begin Source document

Port Aransas is on the northern end of Mustang Island, one of a string of barrier islands separating the Texas coast from the Gulf of Mexico. The Birding Center is on the back (inland) side of the island. It's surrounded by a fresh water lagoon that is cut off from the bay beyond and receives a steady supply of clean fresh water from the city's waster water treatment plant.


"Boots" is the Center's resident alligator. He's lived in the lagoon since before the Birding Center was built. On the day we visited, Boots chose to stay hunkered down in the mud under the pier, though one eye is open and I suspect he's well aware of what's happening around him. I wasn't tempted to dangle my toes in the water to test this suspicion.

Boots has been seen capturing an occasional slow seagull, but his main "job" is controlling the nutria population in the lagoon. From time to time, smaller gators have been released into the lagoon, but they soon disappear. Many suspect -- but no one has actually proven -- that the lagoon is only large enough for one fat and happy gator.


The Center consists of a pier that extends into the lagoon. It has a raise observation deck and two powerful scopes, one on the raised deck and one that is wheelchair accessible on the lower level.


The Birding Center in Port Aransas is named after Leonabelle Turnbull. Before her retirement to Corpus Christi, Belle was considered the island's resident birding expert. For many years she conducted interpretive tours at the Birding Center -- and for a lot more years than that, Belle has been Jo's mother.

end Source document
begin Dataset extract

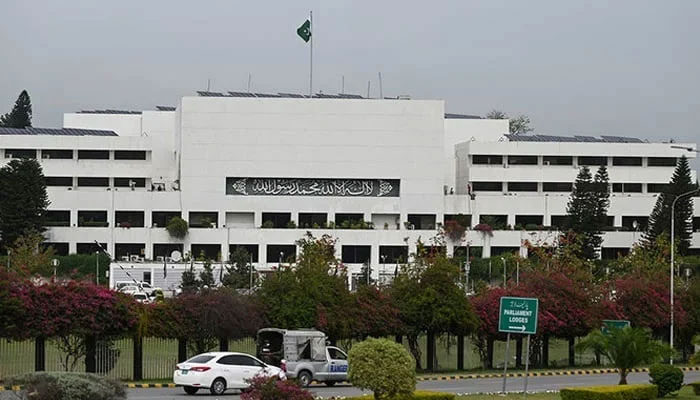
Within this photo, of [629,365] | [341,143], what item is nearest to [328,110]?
[341,143]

end Dataset extract

* [Task prompt]:
Could you rewrite the passage of the Port Aransas birding center text that opens with the words containing "Boots has been" and closes with "and happy gator.", putting "muskrat" wherever "nutria" appears?

* [Exercise result]:
Boots has been seen capturing an occasional slow seagull, but his main "job" is controlling the muskrat population in the lagoon. From time to time, smaller gators have been released into the lagoon, but they soon disappear. Many suspect -- but no one has actually proven -- that the lagoon is only large enough for one fat and happy gator.